::: Selected excerpt :::

The “Big Daddy” paintings, which she continued to produce through 1976, are flat, with blue backgrounds, and depict a disgusting white man with a phallic-shaped head amid American flags and military and police uniforms (a nod to his support of the Vietnam war). When Big Daddy Paper Doll (1970), a painting showing her male protagonist with all his outfits, was on view at Ryan Lee in 2017 and visible from the High Line, Holland Cotter of the New York Times called it “the most interesting, no-nonsense piece of political art I’ve seen in Chelsea this year.”
Stevens once wrote that her father “never imagined that lifting me out of his class would produce in me an allegiance to his class that he did not feel … the books and the art that raise you from one class to another are indeed capable of providing a better life—and also a means of critiquing that life.” She dedicated her life to using art for political critique, and in fact saw all art as political. Every work, she wrote in Heresies, a feminist journal, in 1979, “can be placed somewhere along a political spectrum.” She believed work that did not make its politics plain silently gave consent to the status quo.

:::

• **Task instructions**:
1. In the excerpt about Stevens and her art, why are the "Big Daddy" paintings filled with American flags and military and police uniforms? Answer in one to three sentences.
2. Please extend the excerpt about Stevens and her art, starting after its final sentence.
The listing plays no part in this work.

::: Data below :::

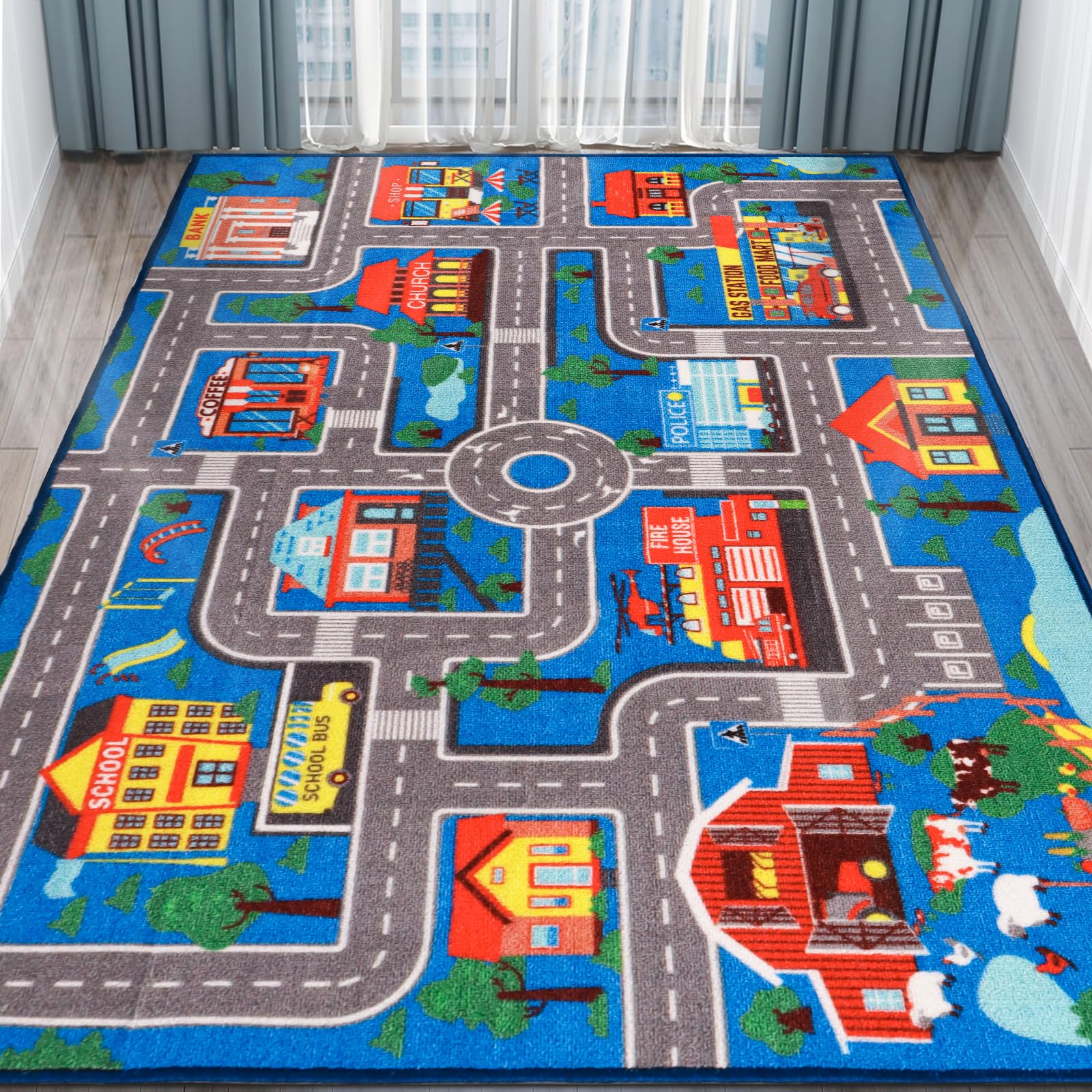 Amazon.com: Kids Carpet Playmat Rug 110.2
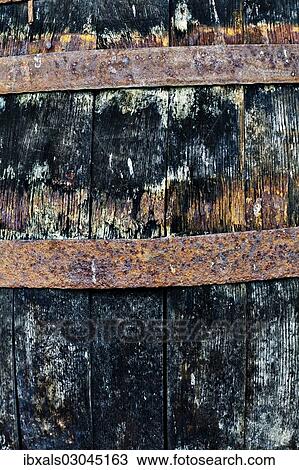Weathered wine barrel View Large Photo Image Stock Image - Weathered wine barrel. Fotosearch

:::

• **Responses per task**:
1. The flags and the military and police uniforms surround the white male figure as a nod to his support of the Vietnam war.

2.
An American artist who worked in series of several years’ length, many of them devoted to political figures, Stevens often depicted historic and current events through a feminist, Marxist, or anti-racist lens, at the same time probing the politics of her family and peers. Her style often changed rather drastically over the seventy years she was active—“consistency is something I gave up long ago,” she said in a 1978 lecture at the College Art Association’s annual conference. But no matter the look, “the politics are obvious,” as Lucy R. Lippard put it in the catalogue for Stevens’s current retrospective at SITE Santa Fe, which Lippard curated with Brandee Caoba, Stevens’s former studio assistant and an independent curator. (Lippard met Stevens in 1968, and they formed a lifelong bond over politics, feminism, and art. Stevens even followed Lippard to New Mexico, where the artist was based until her death in 2019.)
Stevens was born to a working-class family outside Boston, graduated from the Massachusetts College of Art and Design in 1946, and taught at the School of Visual Arts in New York for 35 years. She was a founding member of the Guerrilla Girls, a feminist art collective whose anonymous members wear gorilla masks as they advocate for gender parity in the art world.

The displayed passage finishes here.